PROBLEM DESCRIPTION
Rewrite every line of the rows below as a numbered list, one line per number. Leave out any blank lines.

+-------+

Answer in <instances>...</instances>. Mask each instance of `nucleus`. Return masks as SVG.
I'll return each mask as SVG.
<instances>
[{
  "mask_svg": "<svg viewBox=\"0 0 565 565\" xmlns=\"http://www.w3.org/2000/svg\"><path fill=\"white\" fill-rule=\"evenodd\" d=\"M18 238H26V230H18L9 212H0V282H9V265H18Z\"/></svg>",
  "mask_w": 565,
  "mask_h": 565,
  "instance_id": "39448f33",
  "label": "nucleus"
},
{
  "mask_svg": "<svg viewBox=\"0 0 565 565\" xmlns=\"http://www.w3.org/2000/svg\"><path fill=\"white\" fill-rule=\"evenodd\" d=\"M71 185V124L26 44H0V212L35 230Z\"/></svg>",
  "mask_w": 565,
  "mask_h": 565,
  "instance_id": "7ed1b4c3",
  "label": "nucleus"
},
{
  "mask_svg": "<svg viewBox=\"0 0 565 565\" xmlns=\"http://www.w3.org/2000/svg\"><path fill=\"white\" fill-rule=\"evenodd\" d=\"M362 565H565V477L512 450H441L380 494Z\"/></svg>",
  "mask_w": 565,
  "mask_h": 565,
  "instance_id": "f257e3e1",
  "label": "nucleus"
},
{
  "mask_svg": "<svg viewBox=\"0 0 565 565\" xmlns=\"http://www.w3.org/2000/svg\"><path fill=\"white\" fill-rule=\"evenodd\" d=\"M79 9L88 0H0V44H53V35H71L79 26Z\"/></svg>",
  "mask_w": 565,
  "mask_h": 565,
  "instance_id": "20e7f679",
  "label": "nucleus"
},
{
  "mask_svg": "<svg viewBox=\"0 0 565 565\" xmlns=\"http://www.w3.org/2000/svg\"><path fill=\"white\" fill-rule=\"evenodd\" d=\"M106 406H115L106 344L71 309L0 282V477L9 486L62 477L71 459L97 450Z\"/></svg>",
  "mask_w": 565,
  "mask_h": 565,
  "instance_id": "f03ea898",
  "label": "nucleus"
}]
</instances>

+-------+

RESULT OF THE EXERCISE
1. Answer in <instances>...</instances>. Mask each instance of `nucleus`. Return masks as SVG.
2. I'll return each mask as SVG.
3. <instances>
4. [{
5.   "mask_svg": "<svg viewBox=\"0 0 565 565\" xmlns=\"http://www.w3.org/2000/svg\"><path fill=\"white\" fill-rule=\"evenodd\" d=\"M18 238H26V230H18L9 212H0V282H9V265H18Z\"/></svg>",
6.   "mask_w": 565,
7.   "mask_h": 565,
8.   "instance_id": "39448f33",
9.   "label": "nucleus"
10. },
11. {
12.   "mask_svg": "<svg viewBox=\"0 0 565 565\" xmlns=\"http://www.w3.org/2000/svg\"><path fill=\"white\" fill-rule=\"evenodd\" d=\"M71 185V124L26 44H0V212L35 230Z\"/></svg>",
13.   "mask_w": 565,
14.   "mask_h": 565,
15.   "instance_id": "7ed1b4c3",
16.   "label": "nucleus"
17. },
18. {
19.   "mask_svg": "<svg viewBox=\"0 0 565 565\" xmlns=\"http://www.w3.org/2000/svg\"><path fill=\"white\" fill-rule=\"evenodd\" d=\"M362 565H565V477L512 450H441L380 494Z\"/></svg>",
20.   "mask_w": 565,
21.   "mask_h": 565,
22.   "instance_id": "f257e3e1",
23.   "label": "nucleus"
24. },
25. {
26.   "mask_svg": "<svg viewBox=\"0 0 565 565\" xmlns=\"http://www.w3.org/2000/svg\"><path fill=\"white\" fill-rule=\"evenodd\" d=\"M79 9L88 0H0V44H53V35H71L79 26Z\"/></svg>",
27.   "mask_w": 565,
28.   "mask_h": 565,
29.   "instance_id": "20e7f679",
30.   "label": "nucleus"
31. },
32. {
33.   "mask_svg": "<svg viewBox=\"0 0 565 565\" xmlns=\"http://www.w3.org/2000/svg\"><path fill=\"white\" fill-rule=\"evenodd\" d=\"M106 406H115L106 344L71 309L0 282V477L9 486L62 477L71 459L97 450Z\"/></svg>",
34.   "mask_w": 565,
35.   "mask_h": 565,
36.   "instance_id": "f03ea898",
37.   "label": "nucleus"
38. }]
39. </instances>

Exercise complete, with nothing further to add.